В приемной стояла высокая, бедно одетая женщина в черном. Она была
очень бледна, а покрасневшие глаза и нервно трепетавшие руки
свидетельствовали о бессонных ночах. Ее низкий приятный голос дрожал,
когда она обратилась к высокому хирургу с ясными голубыми глазами.
- Ну, что?.. как?..
- Это тяжелый случай, сударыня. Операция сошла прекрасно. Остальное
должны завершить туберкулезные врачи.
- Я не совсем понимаю...
- Как вам известно, у вашего сына сильно затронуто одно легкое. Это
легкое мы изъяли из употребления, удалив несколько ребер.
- Все это кажется мне ужасным!
- Почему? Лучше освободиться от больного органа, который мешает и
причиняет вред. Многие люди, старые и молодые, живут с одним легким, и
чувствуют себя великолепно... А ваш сын, я думаю, будет совсем здоров. Это
также мнение и специалиста по легочным болезням, который присутствовал при
операции. Никаких излишеств. Если он обладает спокойною и уравновешенною
природою, он проживет дольше, чем кто-либо из нас.
Бедная женщина словно помолодела на десять лет. Она схватила руку
доктора и горячо пожала ее.
- Как мне благодарить вас! - промолвила она. - Это мой единственный
сын, я вырастила его моими трудами. Сегодня - самый счастливый день в моей
жизни!
Она быстро отвернулась, чтобы скрыть слезы радости, выступившие на ее
глазах.
Доктор посмотрел на нее. Уже не было перед ним пожилой, измученной
матери, - словно молодая девушка, выбежала она из серой больничной
комнаты.
Но хирург не торопился.
В глубоком раздумье вышел он из громадной больницы, на фасаде которой
виднелась вывеска красного креста.
Был восхитительный весенний день, и воздух словно трепетал радостью
всевозможных обещаний... На углу аллеи Бюгдэ великан на минуту
остановился. Он откинул назад голову и медленно, глубоко вздохнул. Впереди
направо простирался фиорд, сияя своей свежей лазурью. Фиорд манил его.
- Здесь - дорога к настоящей жизни, - словно говорил ему этот фиорд.
- Приди ко мне, и я подарю тебе новые приключения, новые чувства и новую
весну!..
Врач горько усмехнулся и медленно пошел вниз по широкому шоссе.
Никогда он не ощущал так ясно, как в эти норвежские весенние дни, что он
сидит в клетке, красивой, раззолоченной, с будничным, обычным уютом, в
клетке, которая так мало соответствует его непрерывному стремлению, его
тоске по чужим странам, где найдется место для его силы и отваги.

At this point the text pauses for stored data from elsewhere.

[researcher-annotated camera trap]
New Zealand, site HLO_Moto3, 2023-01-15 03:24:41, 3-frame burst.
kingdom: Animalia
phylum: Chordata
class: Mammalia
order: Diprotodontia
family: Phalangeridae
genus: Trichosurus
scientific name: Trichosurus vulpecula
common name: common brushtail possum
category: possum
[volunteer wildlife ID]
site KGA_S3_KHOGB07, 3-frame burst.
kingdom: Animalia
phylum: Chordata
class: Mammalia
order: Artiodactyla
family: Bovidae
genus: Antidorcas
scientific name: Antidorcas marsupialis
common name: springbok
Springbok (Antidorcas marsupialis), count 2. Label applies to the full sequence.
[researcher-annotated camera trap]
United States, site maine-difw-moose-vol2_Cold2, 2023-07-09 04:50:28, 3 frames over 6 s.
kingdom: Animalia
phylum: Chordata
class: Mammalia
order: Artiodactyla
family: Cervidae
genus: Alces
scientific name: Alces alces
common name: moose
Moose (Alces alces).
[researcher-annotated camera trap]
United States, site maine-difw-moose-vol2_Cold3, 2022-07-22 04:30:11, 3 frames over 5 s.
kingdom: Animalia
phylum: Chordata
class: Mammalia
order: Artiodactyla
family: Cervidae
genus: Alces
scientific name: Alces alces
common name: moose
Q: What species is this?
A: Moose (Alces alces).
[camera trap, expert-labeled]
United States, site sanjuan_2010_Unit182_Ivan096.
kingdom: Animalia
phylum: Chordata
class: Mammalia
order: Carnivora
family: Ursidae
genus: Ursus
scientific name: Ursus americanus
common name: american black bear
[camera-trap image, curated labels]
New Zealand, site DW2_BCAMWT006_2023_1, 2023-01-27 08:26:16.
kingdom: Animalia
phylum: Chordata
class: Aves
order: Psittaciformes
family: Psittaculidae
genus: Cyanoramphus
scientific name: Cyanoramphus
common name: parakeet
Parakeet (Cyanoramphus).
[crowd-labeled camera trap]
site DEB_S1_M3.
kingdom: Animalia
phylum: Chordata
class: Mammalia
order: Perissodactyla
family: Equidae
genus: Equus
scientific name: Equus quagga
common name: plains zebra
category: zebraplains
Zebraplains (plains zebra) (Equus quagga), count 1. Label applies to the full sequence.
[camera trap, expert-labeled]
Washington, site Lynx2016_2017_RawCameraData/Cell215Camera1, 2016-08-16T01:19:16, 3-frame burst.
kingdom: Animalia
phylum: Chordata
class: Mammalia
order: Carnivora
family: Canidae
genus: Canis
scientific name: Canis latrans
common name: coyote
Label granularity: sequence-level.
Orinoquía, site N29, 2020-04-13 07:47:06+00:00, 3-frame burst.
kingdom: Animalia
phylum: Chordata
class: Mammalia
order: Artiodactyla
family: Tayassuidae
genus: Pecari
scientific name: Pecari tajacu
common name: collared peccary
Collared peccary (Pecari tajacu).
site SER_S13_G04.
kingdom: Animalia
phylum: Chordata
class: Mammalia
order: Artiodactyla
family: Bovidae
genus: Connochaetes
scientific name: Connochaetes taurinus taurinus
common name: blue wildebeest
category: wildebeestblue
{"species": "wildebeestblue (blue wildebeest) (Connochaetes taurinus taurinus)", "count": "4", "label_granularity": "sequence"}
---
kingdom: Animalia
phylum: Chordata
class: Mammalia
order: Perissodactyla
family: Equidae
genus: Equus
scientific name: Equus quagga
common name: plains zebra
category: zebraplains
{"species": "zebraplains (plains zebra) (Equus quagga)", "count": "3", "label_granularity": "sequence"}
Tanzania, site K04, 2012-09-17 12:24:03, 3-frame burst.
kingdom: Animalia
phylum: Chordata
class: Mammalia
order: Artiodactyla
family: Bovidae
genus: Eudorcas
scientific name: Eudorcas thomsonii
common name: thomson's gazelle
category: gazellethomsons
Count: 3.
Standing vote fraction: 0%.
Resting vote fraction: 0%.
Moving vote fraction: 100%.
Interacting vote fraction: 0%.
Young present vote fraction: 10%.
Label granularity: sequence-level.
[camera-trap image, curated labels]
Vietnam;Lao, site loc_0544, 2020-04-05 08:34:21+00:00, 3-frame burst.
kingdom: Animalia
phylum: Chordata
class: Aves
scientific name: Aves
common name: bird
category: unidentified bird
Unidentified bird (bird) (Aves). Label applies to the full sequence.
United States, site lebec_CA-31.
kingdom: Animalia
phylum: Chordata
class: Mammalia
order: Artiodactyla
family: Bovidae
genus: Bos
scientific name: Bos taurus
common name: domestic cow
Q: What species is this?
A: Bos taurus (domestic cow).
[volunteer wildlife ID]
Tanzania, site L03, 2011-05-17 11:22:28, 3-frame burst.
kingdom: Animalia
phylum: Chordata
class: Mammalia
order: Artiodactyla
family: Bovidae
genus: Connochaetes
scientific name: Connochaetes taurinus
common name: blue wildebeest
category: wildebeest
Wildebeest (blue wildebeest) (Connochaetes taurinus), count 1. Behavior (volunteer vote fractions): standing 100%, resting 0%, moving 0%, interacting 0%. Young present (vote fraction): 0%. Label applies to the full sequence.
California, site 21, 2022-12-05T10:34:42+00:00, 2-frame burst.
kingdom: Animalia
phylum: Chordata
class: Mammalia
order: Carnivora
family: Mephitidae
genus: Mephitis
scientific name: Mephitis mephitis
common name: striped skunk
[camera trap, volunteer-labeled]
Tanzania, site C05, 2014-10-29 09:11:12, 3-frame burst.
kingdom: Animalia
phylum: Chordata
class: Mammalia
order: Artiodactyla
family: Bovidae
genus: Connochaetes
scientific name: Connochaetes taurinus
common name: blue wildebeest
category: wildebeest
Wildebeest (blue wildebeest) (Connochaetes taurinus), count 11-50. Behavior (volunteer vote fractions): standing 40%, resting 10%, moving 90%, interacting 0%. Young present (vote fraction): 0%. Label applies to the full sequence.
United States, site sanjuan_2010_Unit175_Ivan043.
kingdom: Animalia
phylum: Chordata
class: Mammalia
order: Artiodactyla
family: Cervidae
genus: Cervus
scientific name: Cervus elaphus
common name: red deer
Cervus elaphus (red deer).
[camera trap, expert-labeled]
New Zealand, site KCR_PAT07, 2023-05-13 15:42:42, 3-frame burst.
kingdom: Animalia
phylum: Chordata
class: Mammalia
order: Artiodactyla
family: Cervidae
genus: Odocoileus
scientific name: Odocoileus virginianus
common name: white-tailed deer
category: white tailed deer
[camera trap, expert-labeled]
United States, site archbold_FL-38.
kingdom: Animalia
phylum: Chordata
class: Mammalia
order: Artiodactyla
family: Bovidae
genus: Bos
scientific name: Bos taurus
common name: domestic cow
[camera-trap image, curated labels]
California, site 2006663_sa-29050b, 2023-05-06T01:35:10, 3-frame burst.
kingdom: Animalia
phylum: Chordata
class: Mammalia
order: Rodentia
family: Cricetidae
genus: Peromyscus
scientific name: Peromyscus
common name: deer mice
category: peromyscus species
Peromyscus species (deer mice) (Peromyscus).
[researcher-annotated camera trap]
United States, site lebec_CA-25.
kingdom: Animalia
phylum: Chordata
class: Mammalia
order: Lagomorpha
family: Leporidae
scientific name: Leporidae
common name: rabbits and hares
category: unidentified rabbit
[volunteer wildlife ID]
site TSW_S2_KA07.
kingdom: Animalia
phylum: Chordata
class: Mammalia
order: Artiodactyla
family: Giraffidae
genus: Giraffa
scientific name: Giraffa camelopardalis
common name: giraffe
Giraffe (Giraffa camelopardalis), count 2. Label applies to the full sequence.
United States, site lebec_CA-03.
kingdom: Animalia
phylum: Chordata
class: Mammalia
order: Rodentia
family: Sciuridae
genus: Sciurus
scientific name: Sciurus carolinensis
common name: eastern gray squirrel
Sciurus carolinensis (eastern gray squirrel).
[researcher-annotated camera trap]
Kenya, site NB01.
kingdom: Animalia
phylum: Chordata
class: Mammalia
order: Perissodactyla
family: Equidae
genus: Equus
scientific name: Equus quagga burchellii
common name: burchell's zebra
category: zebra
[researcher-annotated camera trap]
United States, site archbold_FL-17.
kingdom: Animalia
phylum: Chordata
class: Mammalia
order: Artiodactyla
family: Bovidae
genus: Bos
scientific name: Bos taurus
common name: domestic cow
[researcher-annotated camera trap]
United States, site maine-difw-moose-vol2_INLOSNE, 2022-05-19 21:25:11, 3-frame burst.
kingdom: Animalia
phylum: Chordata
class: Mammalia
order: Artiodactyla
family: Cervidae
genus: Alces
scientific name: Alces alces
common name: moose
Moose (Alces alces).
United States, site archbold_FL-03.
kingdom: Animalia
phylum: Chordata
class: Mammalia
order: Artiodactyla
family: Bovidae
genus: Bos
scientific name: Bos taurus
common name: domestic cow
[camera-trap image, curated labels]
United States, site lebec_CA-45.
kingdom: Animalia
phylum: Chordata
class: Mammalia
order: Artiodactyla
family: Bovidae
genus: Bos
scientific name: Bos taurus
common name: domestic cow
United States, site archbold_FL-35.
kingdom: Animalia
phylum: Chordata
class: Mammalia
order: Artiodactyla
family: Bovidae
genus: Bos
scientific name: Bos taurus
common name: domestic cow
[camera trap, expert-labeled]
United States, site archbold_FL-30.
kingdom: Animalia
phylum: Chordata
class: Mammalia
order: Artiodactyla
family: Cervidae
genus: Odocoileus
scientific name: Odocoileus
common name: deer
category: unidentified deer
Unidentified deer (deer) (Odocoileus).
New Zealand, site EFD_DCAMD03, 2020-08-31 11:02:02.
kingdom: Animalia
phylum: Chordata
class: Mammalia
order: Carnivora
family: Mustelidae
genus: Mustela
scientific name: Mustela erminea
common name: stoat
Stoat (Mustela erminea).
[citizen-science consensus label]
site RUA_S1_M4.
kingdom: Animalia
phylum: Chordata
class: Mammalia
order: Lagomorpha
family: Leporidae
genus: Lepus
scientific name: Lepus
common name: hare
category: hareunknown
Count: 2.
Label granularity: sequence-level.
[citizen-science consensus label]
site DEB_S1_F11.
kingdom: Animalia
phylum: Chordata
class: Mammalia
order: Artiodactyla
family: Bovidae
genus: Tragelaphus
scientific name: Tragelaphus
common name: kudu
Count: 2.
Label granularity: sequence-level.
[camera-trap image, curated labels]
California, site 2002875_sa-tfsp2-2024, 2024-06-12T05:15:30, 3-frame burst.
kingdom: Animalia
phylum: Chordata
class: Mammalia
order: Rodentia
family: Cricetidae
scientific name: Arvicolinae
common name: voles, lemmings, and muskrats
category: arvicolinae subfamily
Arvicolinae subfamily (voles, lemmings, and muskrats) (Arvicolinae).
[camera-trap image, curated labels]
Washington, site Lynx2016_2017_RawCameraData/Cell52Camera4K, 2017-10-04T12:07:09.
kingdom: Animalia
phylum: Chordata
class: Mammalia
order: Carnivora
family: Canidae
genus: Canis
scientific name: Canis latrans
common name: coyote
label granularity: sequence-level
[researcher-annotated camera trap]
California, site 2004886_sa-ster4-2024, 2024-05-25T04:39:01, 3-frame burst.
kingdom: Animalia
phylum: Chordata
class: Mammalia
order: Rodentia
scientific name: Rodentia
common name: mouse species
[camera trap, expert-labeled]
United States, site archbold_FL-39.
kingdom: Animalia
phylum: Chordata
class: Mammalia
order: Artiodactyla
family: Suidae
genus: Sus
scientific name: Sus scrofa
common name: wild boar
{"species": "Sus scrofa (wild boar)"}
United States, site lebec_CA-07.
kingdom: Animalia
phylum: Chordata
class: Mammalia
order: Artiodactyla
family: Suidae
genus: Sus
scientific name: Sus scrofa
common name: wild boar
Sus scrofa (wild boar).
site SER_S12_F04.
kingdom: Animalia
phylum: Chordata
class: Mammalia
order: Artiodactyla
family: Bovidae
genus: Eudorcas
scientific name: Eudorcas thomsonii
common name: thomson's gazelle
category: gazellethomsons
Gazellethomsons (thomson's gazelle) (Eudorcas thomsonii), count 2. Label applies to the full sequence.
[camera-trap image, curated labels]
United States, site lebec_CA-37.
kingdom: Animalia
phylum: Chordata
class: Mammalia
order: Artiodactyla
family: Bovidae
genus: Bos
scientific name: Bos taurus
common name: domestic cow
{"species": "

В конце концов здесь, дома, в столице Норвегии, он чувствовал себя не
лучше, чем тот человек с одним легким. Здесь было достаточно воздуха,
здесь было солнце над фиордом и скалами. Но посреди всего этого
великолепия повсюду досадно кишели люди, с их обывательскими интересами.
Великан-доктор продолжал свой путь по городу и, наконец, вошел в
театральное кафе. Он заказал чашку кофе и газету. Кофе показался ему
недостаточно крепким. Газета угнетала его политикой, финансовыми
процессами, ненужными концертами. Крупные заглавия, мелкие события, - все
наводило на него скуку своим мещанским благополучием.
Он отбросил газету. Заплатил и вышел. Та чудесная, полная богатырских
сил страна, что называется Норвегией, задыхается под гнетом лицемерной
действительности. Она носит на челе знак приключений, но их давно уже нет
в ее жизни.
Он медленно пошел по направлению к Дворцовому холму. Воздух словно
пел в его ушах. Сильнее, чем когда-либо, ощущал он чей-то зов. Словно
какое-то нетерпение зудело под его кожей. Он ясно чувствовал, что снова
наступает время уехать далеко, далеко отсюда. Это чувство уверенности, не
раз приходившее к нему в течение богатой событиями жизни, охватило его на
миг с такой силой, что он уже ожидал какого-то события, которое должно
произойти здесь, между деревьями Дворцового парка. Но, так как ничего не
случалось, он ускорил шаги, и через несколько минут большие чугунные
ворота его жилища в квартале Гомансбюси с шумом захлопнулись за ним.